The effects produced include levitation of heavy objects, fusion of dissimilar materials such as metal and wood, the anomalous heating of metals without burning adjacent material, spontaneous fracturing of metals (which separate by sliding in a sideways fashion), and both temporary and permanent changes in the crystalline structure and physical properties of metals.
The levitation of heavy objects by the Hutchison Effect is not the result of simple electrostatic or electromagnetic levitation. Claims that these forces alone can explain the phenomenon are patently ridiculous, and easily disproved by using such methods to duplicate what the Hutchison Effect has achieved, which has been well documented both on film and videotape, and witnessed many times by numerous credentialed scientists and engineers. The apparatus used 75 Watts of power from a 120 Volt AC outlet, to levitate a 60-pound cannon ball.
The fusion of dissimilar materials, which is exceedingly remarkable, indicates clearly that the Hutchison Effect has a powerful influence on Van der Waals forces. In a striking and baffling contradiction, dissimilar substances can simply “come together,” yet the individual substances do not dissociate. A block of wood can simply “sink into” a metal bar, yet neither the metal bar nor the block of wood come apart. Also, there is no evidence of displacement, such as would occur if, for example, one were to sink a stone into a bowl of water.
The anomalous heating of metal without any evidence of burning or scorching of the adjacent materials (usually wood) is a clear indication that possibly the nature of heat may not be completely understood. This has far-reaching implications for thermodynamics, which hinges entirely on the presumption of such knowledge. It should be noted that the entirety of thermodynamics is represented by the infrared portion of the electromagnetic spectrum, which is insignificant in a context of 0 Hz to infinite Hz. The anomalous heating exhibited by the Hutchison Effect shows plainly that we have much to learn, especially where thermodynamics and electromagnetism meet.

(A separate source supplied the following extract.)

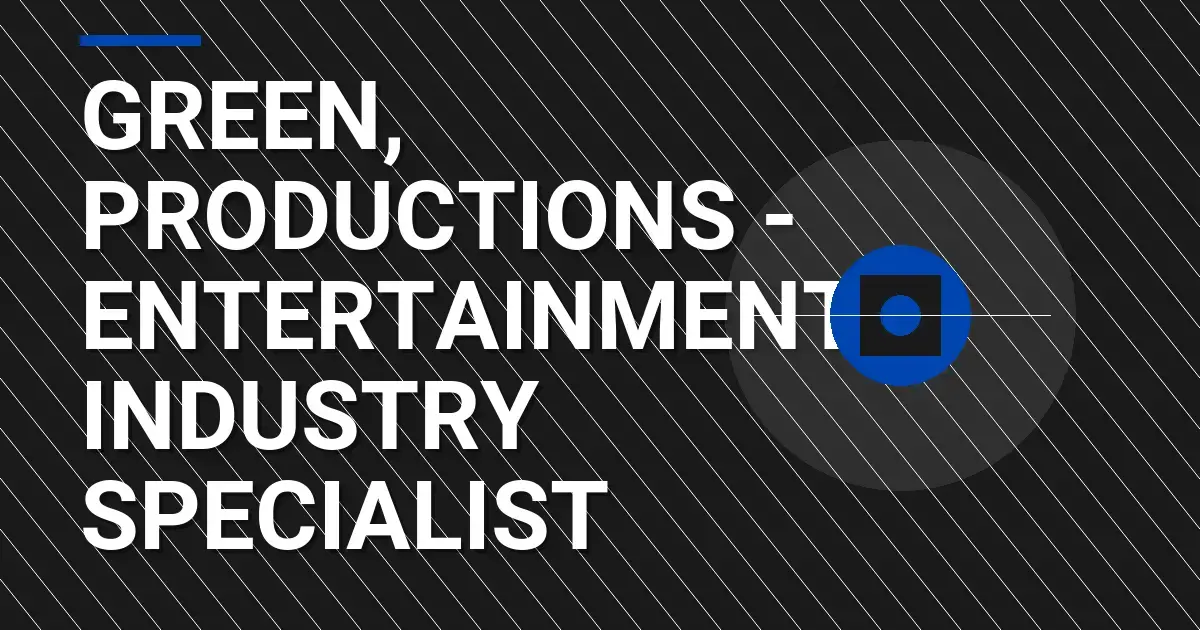 Green, Productions - Entertainment Industry Specialist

The spontaneous fracturing of metals, as occurs with the Hutchison Effect, is unique for two reasons: (1) there is no evidence of an “external force” causing the fracturing, and (2) the method by which the metal separates involves a sliding motion in a sideways direction, horizontally. The metal simply comes apart.

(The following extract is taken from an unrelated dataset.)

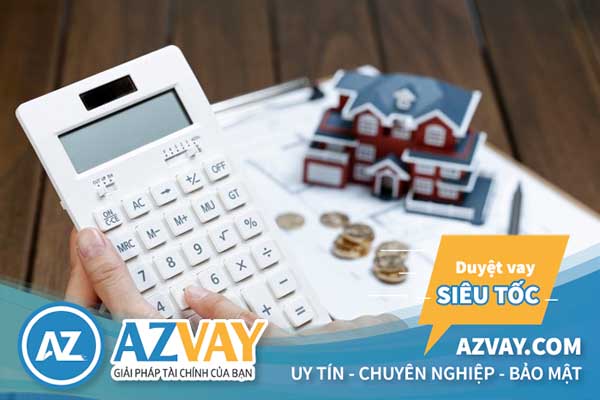 Dịch vụ vay thế chấp hiện nay được khá nhiều khách hàng lựa chọn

Some temporary changes in the crystalline structure and physical properties of metals are somewhat reminiscent of the “spoon bending” of Uri Geller, except that there is no one near the metal samples when the changes take place. One video shows a spoon flapping up and down like a limp rag in a stiff breeze. In the case of permanent changes, a metal bar will be hard at one end, like steel, and soft at the other end, like powdered lead. Again, this is evidence of strong influence on Van der Waals forces.
The radio wave interferences involved in producing these effects are produced from as many as four and five different radio sources, all operating at low power. However, the zone in which the interferences take place is stressed by hundreds of kilovolts.

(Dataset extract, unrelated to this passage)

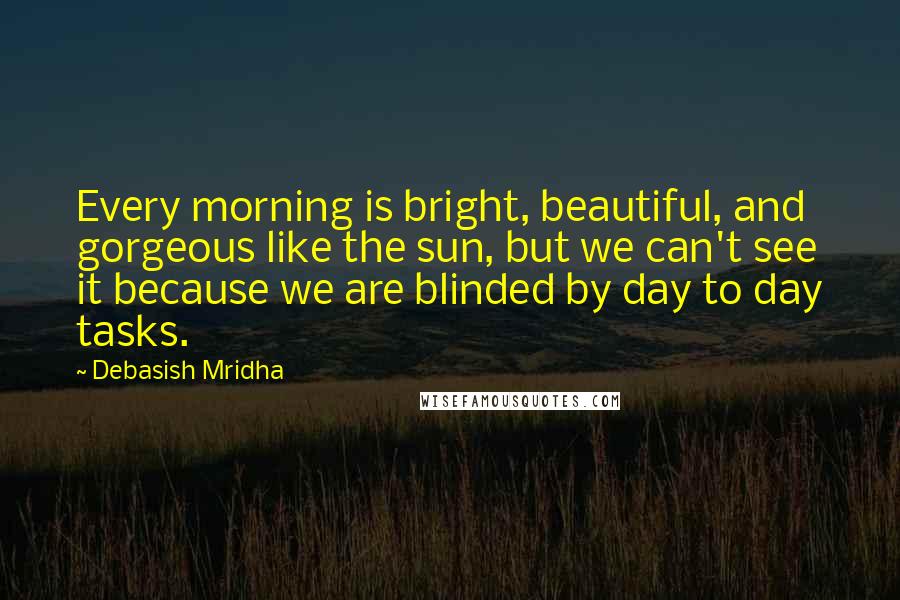 Debasish Mridha Quotes: Every morning is bright, beautiful, and gorgeous like the sun, but we can't see it because we are blinded by day to day tasks.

It is surmised by some researchers that what Hutchison has done is tap into the Zero Point Energy. This energy gets its name from the fact that it is evidenced by oscillations at zero degrees Kelvin, where supposedly all activity in an atom ceases. The energy is associated with the spontaneous emission and annihilation of electrons and positrons coming from what is called “the quantum vacuum.” The density of the energy contained in the quantum vacuum is estimated by some at ten to the thirteenth Joules per cubic centimeter, which is reportedly sufficient to boil off the Earth’s oceans in a matter of moments.
Given access to such energies, it is small wonder that the Hutchison Effect produces such bizarre phenomena. At the present time, the phenomena are difficult to reproduce with any regularity. The focus for the future, then, is first to increase the frequency of occurrence of the effects, then to achieve some degree of precision in their control.
The work is continuing at this time. Before long, we shall see what progress can be made.